Publisher: Harriman House Limited
ISBN: 0993047874
Category : Business & Economics
Languages : en
Pages : 298
Book Description
Moo’s Law is the latest title from successful investor Jim Mellon, to help readers understand the investment landscape in cultivated and plant-based proteins and materials. Jim has a vision that within the next couple of decades world agriculture will be radically transformed by the advent of cultivated meat technology. This book grounds the reader in why such an advancement is absolutely necessary and informs them of the investments they could make to become part of the New Agricultural Revolution themselves. The harrowing effects on our environment, animal cruelty in food and fashion, and the struggling ability to feed the world's ever-growing population gives us no choice but to grow meat in labs or derive our proteins from plant-based sources.

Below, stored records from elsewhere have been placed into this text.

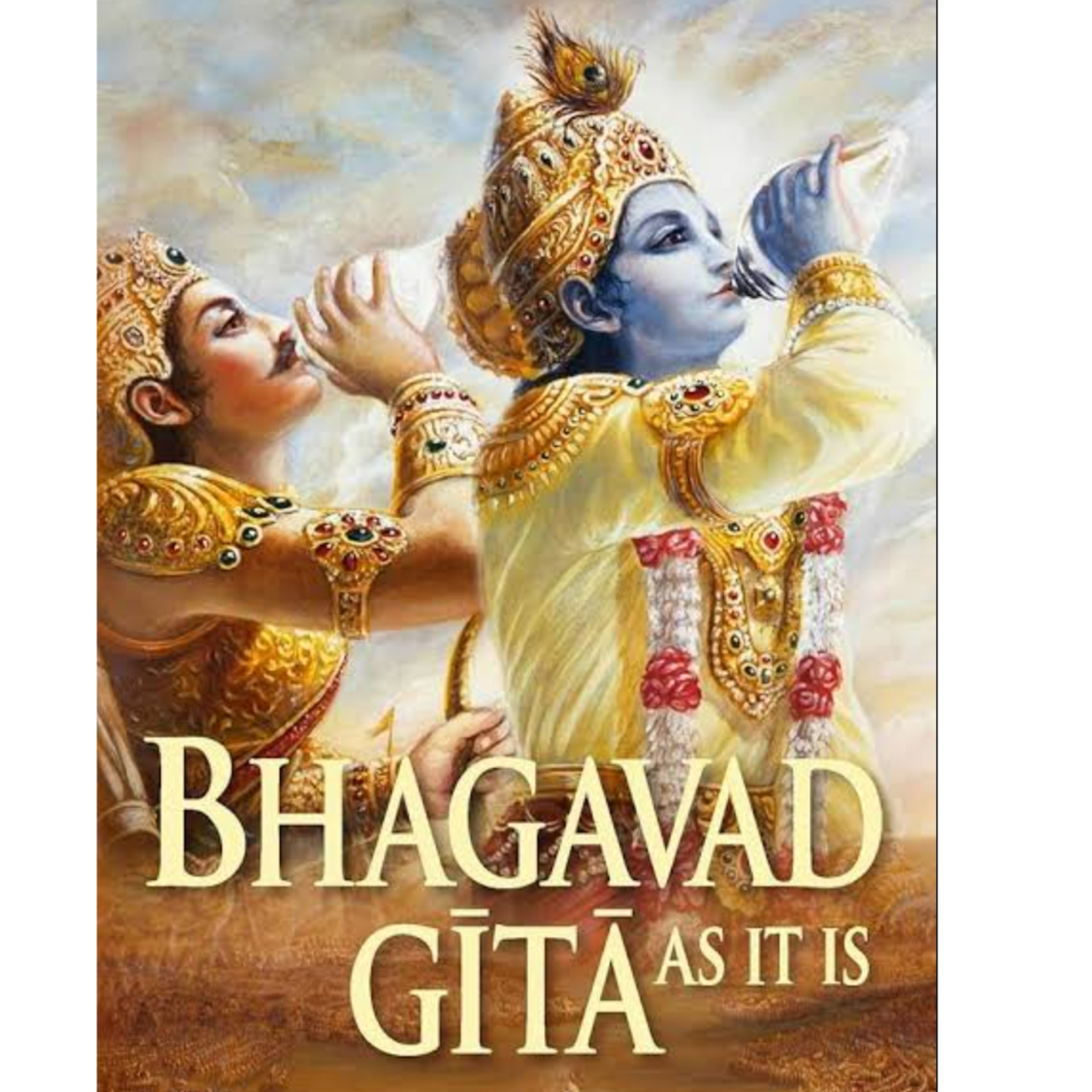 Bhagavad Gita description from Ch.2- Sloka 45 - 54 episode artwork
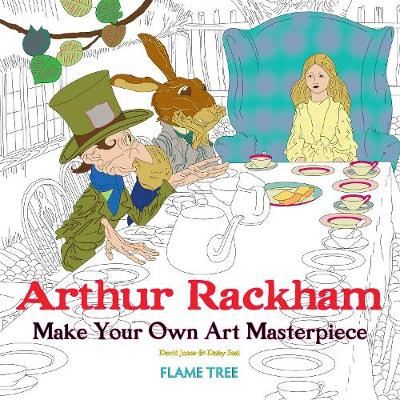 Arthur Rackham (Art Colouring Book) - Make Your Own Art Masterpiece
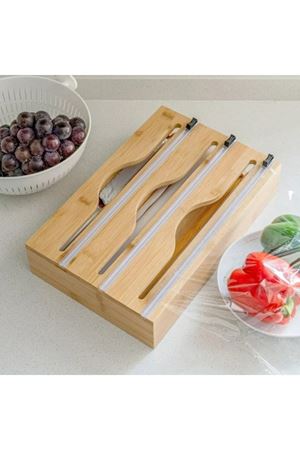 3 Bölmeli Folyo Kesme Standı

Not only this, he outlines what he sees as the major hurdles to the industry's success in terms of scalability of production and the smart designing of regulatory frameworks to stimulate innovation in this sector. The future of food is being developed in labs across the world - it will be cleaner, safer, more ethical and, importantly soon, cheaper too! Once price parity with conventional meats is reached, there will be no turning back -- this is Moo's Law™.